Horehound is a perennial weed and member of the mint family. It's commonly found in disturbed, low-elevation areas throughout California. One plant can produce thousands of seeds, become very dense quickly, and is resistant to trampling. It is often times found flourishing on roadsides. In an ornamental landscape, this aromatic herb will attract bees to your garden.
Horehound is an amazing plant and useful to say the least. It is an excellent pectoral remedy for cough and colds, bronchitis, and sore throats as well as helping with unwanted phlegm in the chest. Horehound tea alone is effective for the common cold but I like to mix it with marshmallow and licorice root and make a syrup.

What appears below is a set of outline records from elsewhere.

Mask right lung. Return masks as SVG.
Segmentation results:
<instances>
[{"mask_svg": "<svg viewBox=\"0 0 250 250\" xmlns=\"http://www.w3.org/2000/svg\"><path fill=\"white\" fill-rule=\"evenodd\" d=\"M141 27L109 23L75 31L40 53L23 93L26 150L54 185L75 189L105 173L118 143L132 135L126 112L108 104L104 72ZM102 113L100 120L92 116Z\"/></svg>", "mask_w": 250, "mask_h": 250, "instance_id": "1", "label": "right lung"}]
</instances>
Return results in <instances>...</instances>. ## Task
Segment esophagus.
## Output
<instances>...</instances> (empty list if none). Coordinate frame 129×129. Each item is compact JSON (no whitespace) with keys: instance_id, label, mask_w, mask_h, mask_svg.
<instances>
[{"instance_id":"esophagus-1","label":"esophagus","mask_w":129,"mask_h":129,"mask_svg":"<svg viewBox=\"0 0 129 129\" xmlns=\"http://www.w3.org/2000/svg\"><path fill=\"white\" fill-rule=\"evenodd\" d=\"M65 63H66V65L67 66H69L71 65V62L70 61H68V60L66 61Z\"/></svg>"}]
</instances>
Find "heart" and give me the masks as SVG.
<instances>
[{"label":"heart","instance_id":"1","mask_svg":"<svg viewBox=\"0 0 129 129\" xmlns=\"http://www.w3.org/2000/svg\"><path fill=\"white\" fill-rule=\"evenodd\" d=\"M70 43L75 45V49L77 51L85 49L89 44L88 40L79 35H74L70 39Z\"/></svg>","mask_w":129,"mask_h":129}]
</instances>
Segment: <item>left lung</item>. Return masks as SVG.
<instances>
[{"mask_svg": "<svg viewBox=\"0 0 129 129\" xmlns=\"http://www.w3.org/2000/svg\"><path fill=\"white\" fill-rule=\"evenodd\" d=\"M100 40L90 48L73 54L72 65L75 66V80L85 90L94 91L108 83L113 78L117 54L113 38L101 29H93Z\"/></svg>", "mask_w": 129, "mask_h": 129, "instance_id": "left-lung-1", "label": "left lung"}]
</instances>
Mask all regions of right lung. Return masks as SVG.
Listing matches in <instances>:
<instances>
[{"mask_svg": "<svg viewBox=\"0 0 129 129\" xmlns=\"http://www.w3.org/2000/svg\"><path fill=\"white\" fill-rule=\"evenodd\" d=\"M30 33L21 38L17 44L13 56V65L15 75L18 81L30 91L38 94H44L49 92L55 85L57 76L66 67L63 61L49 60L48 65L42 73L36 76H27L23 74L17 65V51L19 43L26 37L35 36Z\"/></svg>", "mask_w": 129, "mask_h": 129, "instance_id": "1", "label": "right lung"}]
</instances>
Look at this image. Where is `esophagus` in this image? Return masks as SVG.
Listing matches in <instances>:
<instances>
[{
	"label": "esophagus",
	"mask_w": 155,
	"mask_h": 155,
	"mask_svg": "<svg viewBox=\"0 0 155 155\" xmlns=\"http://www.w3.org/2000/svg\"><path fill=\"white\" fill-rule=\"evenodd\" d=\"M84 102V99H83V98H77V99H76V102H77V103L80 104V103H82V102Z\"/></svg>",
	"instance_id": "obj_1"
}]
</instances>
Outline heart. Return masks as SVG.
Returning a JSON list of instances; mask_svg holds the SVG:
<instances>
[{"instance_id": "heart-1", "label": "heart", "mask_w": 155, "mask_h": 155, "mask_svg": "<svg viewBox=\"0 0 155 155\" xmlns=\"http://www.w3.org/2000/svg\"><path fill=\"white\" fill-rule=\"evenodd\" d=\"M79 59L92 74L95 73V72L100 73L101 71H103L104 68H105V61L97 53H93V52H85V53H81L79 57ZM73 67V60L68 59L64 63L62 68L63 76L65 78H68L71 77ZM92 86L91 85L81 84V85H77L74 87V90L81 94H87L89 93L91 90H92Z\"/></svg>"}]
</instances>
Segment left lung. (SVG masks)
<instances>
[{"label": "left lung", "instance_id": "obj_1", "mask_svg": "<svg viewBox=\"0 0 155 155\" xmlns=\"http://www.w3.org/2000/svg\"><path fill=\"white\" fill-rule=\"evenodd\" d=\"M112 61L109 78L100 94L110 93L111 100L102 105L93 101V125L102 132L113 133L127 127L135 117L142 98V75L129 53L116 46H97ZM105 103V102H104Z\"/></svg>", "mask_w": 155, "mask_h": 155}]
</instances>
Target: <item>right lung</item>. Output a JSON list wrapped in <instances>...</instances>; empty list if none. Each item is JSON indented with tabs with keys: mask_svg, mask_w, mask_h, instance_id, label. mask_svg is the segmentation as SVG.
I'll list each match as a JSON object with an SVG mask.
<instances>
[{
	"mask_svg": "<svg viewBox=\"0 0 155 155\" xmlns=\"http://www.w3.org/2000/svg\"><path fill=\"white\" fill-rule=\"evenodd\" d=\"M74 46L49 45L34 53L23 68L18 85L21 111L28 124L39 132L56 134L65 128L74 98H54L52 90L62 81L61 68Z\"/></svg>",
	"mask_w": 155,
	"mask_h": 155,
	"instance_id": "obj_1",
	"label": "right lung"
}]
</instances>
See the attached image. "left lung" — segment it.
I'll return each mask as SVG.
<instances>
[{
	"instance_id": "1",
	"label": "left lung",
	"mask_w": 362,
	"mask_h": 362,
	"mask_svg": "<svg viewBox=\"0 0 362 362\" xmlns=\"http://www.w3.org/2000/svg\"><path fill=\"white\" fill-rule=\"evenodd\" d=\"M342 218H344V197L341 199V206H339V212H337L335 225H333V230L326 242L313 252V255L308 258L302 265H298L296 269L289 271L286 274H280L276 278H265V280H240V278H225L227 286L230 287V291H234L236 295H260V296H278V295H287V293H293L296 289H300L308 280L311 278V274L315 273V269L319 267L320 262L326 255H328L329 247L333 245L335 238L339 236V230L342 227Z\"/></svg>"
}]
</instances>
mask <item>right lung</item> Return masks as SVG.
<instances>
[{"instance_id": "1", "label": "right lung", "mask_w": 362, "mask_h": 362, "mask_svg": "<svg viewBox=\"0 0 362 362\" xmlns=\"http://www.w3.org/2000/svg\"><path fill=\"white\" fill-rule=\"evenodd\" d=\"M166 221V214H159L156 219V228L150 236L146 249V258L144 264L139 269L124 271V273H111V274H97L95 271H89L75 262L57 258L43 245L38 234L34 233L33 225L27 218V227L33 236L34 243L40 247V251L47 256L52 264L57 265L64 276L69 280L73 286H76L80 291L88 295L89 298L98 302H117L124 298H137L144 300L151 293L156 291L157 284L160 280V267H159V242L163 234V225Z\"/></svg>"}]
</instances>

Beyond being an expectorant, it is a bitter tonic, diuretic, resolvent, diaphoretic, and laxative. A warm cup of tea will produce perspiration and urine flow; helps with asthma, jaundice, and hoarseness. A cold infusion is a great tonic for dyspepsia, and the powdered leaves are used as a vermifuge. Taken in large doses, it is laxative and will expel worms.
For harvesting and storing: The first year, cut the foliage sparingly. The second year, harvest leaves when flower buds appear, chop and dry them, then store in airtight containers. If you don't know this herb, you should- it's easy to fall in love with.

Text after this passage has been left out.